Concerning death, Chopra is an avid proponent of the Hindu
belief in reincarnation. In describing what happens when a human
being dies, he said:
The soul goes into a period of incubation ... it goes into
what is called the virtual domain, which is just a field of possibilities.
The context, the meanings, the relationships, the archetypal
energies incubate, and then the soul takes a creative leap into
a new context, a new set of relationships, a new pattern, a new
location, in space time, a new body.
Concerning God, Chopra believes God is only an experience
which he defined as "the absolute certainty of the immortality
of existence. " He said, "God is that part of our awareness,
where we experience our universality, where we experience love,
where we experience healing, where we experience the world of
the magical and the miraculous." Chopra gave an illustration
of where man can find God: "Next time you look at a flower,
see that it is also rainbows and sunshine and earth and water
and wind and the infinite void and the whole history of creation.

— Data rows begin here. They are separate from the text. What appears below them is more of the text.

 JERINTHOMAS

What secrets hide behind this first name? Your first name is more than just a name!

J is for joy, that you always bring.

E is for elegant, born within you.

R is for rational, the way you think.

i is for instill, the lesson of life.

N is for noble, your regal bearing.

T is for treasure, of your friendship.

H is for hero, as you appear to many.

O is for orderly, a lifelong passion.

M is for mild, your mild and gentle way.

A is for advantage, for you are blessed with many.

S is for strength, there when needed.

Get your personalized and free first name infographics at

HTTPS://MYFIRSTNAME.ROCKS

Go beyond that and you'll feel the presence of spirit. If you
can't find God in a flower, you're not going to find God in a
book of religion." He said he does not believe in the existence
of a God who judges mankind and sends men and women to either
heaven or bell. He also rejected the idea that man must believe
in God. He told King, "If something is real, you don't have
to resort to belief ... nor should I have to believe in God to
experience God."
Concerning evil and tragedy, Chopra believes two forces are always
competing with each other-entropy, or decay, and creativity,
or evolution. He told King, "We participate in the balance
of these forces by our collective choices." When King asked
Chopra how to explain tragedies, disasters and the evil deeds
that men inflict upon one another, Chopra said that humans actually
create everything that happens and explained it in the following
manner:
When our collective choices damage the biosphere or the ecosystem,
then you see havoc in nature ... your mind and the information
and energy fields of your mind are part of nature's mind ...
we are not outside nature ... When we have great turbulence in
our collective psyche, when we have a collective madness, when
we have a collective psychosis, then we create tyrants. We create
the Saddam Husseins, we create the Hitlers ... we collectively
participate in the creation of everything that happens.
Deepak Chopra is certainly a false teacher who is leading
millions of people away from eternal life revealed only through
Jesus Christ who is "the way, the truth and the life."
Chopra rejects the truth of God's Word, yet he quotes Christian
terms and Bible verses throughout his books and speeches, making
his teachings and writings only more deceptive and dangerous
to both the saved and unsaved alike. His latest book How to Know
God will, actually, only direct men and women away from God.
Do not become enticed by the smooth sounding New Age rhetoric
of Chopra and other self-help gurus.